The Respondents’ allegations of bad faith require findings of credibility and arbitration could lead to multiple proceedings
[19] I cannot find any support in the materials for the Respondents’ allegations that Neelands acted in bad faith. At most, some agents of Neelands thought that money might be payable to the Remme parties out of escrow before the accountants had finished their work. In any event the question has no bearing on calculation of the sale price adjustment. If the Respondents wish to pursue their claim for damages, Neelands’ pleaded contention that it, too should be arbitrated seems likely to succeed. That could possibly result in two arbitrations, but that is what the parties contemplated. Arbitrators are capable of resolving questions of credibility. I would add that the alleged questions of credibility in the present case seem to me to have been contrived for the sole purpose of avoiding a quick resolution. The real issue is how much is the company worth and to what extent should the sale price be adjusted, which will be determined by looking at records and inventory and applying accounting principles.
The escrow agents are not parties to the arbitration clauses
[20] The escrow agents are a firm of lawyers. They are not parties to the arbitration clauses. In their defence and counterclaim to the action, all they are saying is that they have no part of the dispute and they would like to take advantage of interpleader. The notion that they would not disburse the money upon determination of the rights of the parties is not serious. It is another contrivance designed to avoid a quick resolution. The misguided joinder of the escrow agents is no reason to deny the Applicant the arbitration to which the parties agreed.
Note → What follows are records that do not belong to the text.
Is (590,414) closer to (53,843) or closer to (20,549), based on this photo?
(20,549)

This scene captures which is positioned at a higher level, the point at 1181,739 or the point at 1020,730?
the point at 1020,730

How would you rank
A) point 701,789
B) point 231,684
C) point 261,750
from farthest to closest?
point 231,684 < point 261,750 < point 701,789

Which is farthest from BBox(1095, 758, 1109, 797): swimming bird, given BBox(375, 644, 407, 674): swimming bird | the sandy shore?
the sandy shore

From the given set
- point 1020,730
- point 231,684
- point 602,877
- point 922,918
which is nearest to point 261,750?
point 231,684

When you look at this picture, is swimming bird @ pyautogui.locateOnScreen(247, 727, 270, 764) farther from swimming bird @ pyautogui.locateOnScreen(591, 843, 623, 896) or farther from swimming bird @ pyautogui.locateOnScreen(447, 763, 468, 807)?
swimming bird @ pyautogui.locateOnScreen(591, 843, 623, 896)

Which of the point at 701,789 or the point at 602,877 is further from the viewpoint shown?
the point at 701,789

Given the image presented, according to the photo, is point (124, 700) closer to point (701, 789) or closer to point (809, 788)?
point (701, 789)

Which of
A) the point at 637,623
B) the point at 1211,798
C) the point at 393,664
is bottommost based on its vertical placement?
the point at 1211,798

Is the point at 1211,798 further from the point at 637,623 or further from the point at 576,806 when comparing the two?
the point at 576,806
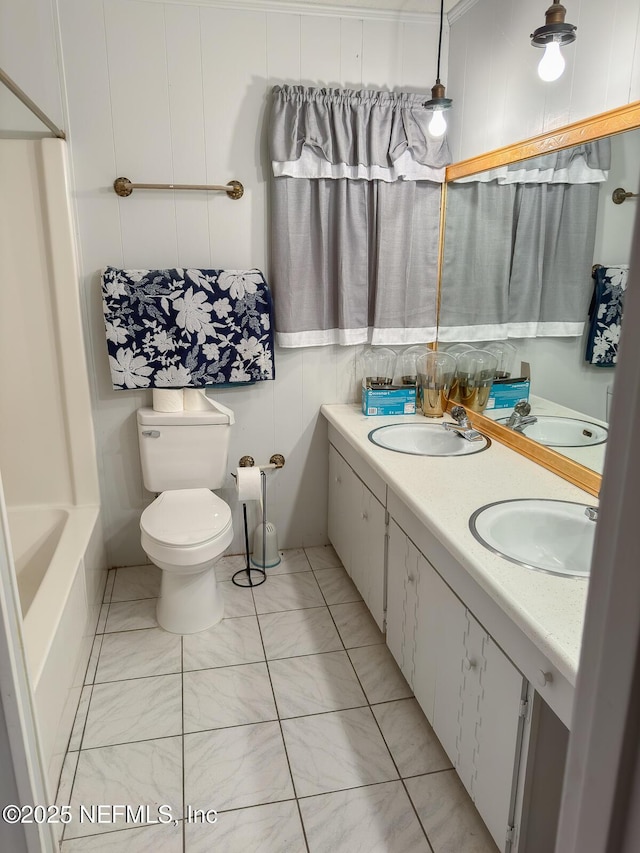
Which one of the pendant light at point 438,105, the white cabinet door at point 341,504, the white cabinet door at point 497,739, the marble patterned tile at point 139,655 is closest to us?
the white cabinet door at point 497,739

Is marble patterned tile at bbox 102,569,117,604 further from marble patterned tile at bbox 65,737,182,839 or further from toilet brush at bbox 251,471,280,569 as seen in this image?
marble patterned tile at bbox 65,737,182,839

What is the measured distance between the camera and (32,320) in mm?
2594

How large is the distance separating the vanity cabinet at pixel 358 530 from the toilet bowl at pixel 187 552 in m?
0.56

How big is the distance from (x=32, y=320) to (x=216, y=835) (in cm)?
204

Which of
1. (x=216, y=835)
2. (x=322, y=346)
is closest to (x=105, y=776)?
(x=216, y=835)

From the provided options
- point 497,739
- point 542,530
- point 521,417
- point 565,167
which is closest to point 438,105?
point 565,167

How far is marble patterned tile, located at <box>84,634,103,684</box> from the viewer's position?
2.31 meters

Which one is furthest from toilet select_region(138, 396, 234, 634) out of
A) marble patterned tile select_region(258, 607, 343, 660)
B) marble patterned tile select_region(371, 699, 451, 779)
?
marble patterned tile select_region(371, 699, 451, 779)

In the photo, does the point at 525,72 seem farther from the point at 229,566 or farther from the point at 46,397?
the point at 229,566

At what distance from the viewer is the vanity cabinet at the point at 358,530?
7.89 ft

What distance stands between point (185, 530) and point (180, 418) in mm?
554

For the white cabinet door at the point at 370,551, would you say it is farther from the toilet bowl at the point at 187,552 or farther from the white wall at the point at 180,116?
the white wall at the point at 180,116

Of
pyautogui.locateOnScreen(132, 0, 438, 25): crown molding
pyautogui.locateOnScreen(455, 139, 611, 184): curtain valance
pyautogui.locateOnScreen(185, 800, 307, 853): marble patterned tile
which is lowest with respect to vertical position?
pyautogui.locateOnScreen(185, 800, 307, 853): marble patterned tile

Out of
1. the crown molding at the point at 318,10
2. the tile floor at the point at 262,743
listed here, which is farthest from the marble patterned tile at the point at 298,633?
the crown molding at the point at 318,10
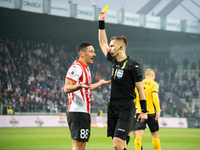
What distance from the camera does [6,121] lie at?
816 inches

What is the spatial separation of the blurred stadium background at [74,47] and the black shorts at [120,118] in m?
18.2

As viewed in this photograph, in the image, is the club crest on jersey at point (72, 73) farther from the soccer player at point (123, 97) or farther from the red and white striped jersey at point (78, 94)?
the soccer player at point (123, 97)

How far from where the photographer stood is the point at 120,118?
5.65 metres

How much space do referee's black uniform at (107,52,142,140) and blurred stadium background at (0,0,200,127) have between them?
59.9ft

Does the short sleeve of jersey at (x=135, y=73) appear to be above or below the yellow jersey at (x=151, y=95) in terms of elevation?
above

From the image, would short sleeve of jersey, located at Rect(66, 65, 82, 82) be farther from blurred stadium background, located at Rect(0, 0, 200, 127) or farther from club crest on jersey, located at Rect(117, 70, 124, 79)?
blurred stadium background, located at Rect(0, 0, 200, 127)

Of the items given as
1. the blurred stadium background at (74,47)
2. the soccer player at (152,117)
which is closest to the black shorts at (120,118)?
the soccer player at (152,117)

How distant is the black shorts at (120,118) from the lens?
5.59 m

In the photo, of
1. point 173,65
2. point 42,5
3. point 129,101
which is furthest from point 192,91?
point 129,101

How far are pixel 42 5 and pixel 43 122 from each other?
1045cm

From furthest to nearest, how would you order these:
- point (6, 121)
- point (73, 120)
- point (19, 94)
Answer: point (19, 94) → point (6, 121) → point (73, 120)

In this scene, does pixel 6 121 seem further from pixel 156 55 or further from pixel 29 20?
pixel 156 55

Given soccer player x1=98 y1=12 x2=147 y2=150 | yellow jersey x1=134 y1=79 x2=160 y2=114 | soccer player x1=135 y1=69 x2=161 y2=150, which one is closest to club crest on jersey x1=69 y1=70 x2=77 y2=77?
soccer player x1=98 y1=12 x2=147 y2=150

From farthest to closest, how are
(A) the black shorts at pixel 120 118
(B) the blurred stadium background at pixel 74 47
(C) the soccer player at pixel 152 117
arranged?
(B) the blurred stadium background at pixel 74 47, (C) the soccer player at pixel 152 117, (A) the black shorts at pixel 120 118
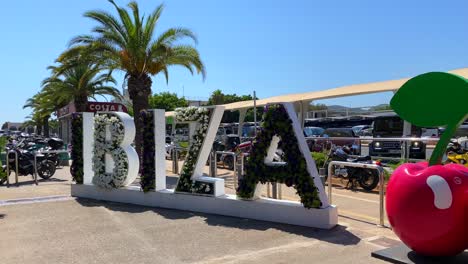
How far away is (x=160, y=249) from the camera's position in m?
6.00

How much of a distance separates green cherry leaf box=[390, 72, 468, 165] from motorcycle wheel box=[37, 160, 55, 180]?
12.4m

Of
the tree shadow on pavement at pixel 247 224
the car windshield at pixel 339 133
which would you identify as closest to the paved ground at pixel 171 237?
the tree shadow on pavement at pixel 247 224

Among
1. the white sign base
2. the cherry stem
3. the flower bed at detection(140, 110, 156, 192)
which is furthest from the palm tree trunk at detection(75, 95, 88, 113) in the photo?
the cherry stem

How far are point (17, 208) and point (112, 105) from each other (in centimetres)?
1345

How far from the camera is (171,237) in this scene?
662cm

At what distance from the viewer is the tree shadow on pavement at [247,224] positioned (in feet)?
20.7

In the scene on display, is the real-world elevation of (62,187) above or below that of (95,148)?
below

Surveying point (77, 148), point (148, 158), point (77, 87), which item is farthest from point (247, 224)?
point (77, 87)

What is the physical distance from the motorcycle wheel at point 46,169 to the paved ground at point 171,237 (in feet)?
18.1

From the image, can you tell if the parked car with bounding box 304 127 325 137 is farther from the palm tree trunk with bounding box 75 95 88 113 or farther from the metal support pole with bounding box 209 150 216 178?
the palm tree trunk with bounding box 75 95 88 113

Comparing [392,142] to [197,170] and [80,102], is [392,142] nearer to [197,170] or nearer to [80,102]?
[197,170]

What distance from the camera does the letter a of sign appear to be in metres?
6.84

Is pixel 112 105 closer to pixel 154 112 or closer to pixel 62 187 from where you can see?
pixel 62 187

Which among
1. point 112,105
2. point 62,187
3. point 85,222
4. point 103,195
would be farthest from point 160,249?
point 112,105
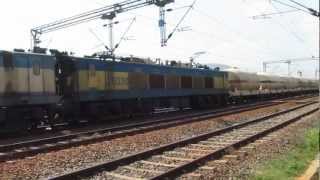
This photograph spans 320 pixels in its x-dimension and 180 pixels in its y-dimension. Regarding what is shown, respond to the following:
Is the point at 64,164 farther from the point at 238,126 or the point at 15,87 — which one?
the point at 238,126

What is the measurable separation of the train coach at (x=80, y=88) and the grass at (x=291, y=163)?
973 centimetres

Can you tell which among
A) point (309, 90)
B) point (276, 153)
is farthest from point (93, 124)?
point (309, 90)

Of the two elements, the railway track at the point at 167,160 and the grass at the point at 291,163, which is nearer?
the grass at the point at 291,163

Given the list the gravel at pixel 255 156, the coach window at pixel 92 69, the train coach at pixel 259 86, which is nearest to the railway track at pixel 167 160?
the gravel at pixel 255 156

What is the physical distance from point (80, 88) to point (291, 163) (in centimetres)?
1351

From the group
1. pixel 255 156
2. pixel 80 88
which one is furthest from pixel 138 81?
pixel 255 156

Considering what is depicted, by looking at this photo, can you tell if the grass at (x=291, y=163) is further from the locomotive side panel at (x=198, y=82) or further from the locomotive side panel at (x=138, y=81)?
the locomotive side panel at (x=198, y=82)

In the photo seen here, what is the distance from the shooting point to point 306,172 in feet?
31.4

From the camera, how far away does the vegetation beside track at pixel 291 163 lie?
926 cm

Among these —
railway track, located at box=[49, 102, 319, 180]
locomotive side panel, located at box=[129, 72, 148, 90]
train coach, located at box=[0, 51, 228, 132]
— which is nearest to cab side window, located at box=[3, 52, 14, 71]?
train coach, located at box=[0, 51, 228, 132]

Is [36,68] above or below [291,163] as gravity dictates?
above

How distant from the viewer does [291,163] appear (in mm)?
10516

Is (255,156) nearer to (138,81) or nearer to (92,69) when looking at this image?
(92,69)

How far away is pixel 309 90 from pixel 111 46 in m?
46.3
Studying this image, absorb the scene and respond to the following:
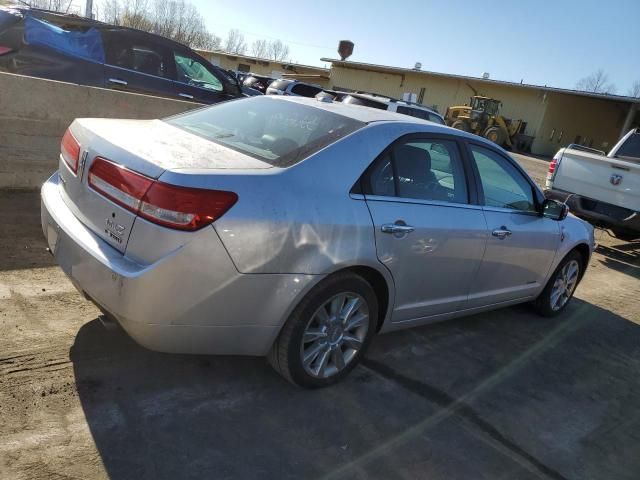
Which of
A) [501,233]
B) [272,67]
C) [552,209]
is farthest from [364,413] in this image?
[272,67]

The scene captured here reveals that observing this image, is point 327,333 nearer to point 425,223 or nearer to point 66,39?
point 425,223

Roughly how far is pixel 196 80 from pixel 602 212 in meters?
6.56

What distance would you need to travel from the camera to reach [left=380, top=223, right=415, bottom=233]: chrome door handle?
3.17 meters

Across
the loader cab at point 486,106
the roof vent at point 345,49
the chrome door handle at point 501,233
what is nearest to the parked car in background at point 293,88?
the chrome door handle at point 501,233

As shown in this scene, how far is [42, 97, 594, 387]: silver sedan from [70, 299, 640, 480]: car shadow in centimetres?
30

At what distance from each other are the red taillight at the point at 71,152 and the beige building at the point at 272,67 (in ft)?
141

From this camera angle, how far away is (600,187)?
8.41 metres

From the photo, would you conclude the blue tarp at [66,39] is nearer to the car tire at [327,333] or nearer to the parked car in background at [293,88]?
the car tire at [327,333]

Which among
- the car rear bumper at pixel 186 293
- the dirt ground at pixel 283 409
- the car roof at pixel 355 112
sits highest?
the car roof at pixel 355 112

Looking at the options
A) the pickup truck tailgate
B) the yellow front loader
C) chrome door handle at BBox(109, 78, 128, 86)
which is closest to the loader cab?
the yellow front loader

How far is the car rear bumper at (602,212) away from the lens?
314 inches

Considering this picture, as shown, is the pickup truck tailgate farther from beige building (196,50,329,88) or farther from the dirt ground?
beige building (196,50,329,88)

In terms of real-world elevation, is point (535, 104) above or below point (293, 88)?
above

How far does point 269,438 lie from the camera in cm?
279
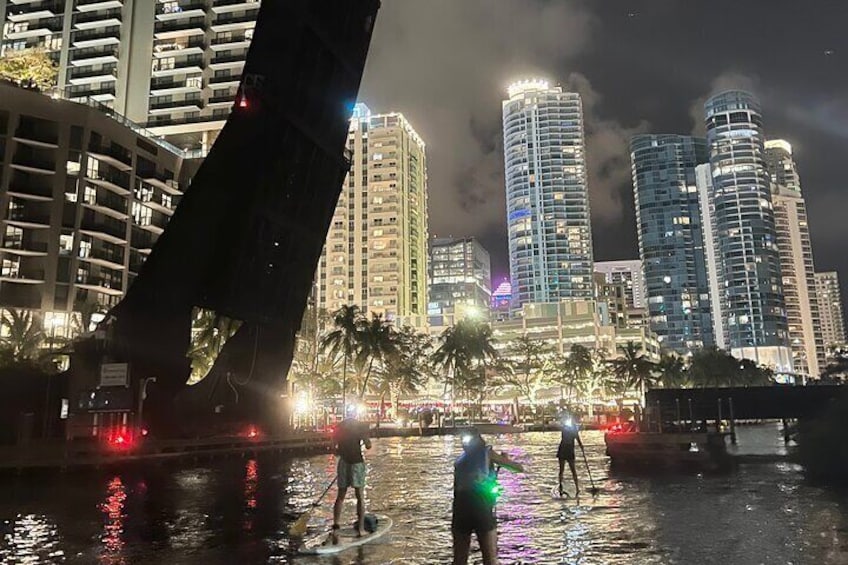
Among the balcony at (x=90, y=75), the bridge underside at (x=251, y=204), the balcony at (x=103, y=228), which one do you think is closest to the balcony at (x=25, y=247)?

Success of the action would obviate the necessity for arbitration
[21] So it would, but arbitration is the avenue chosen by the parties and arbitration will obviate the need for an action.
Conclusion
[22] The application is allowed. Michael Carnegie is appointed arbitrator. The cross-application is dismissed. The parties may make submissions to costs in writing, Neelands within 7 days and the Remme parties within 7 days thereafter.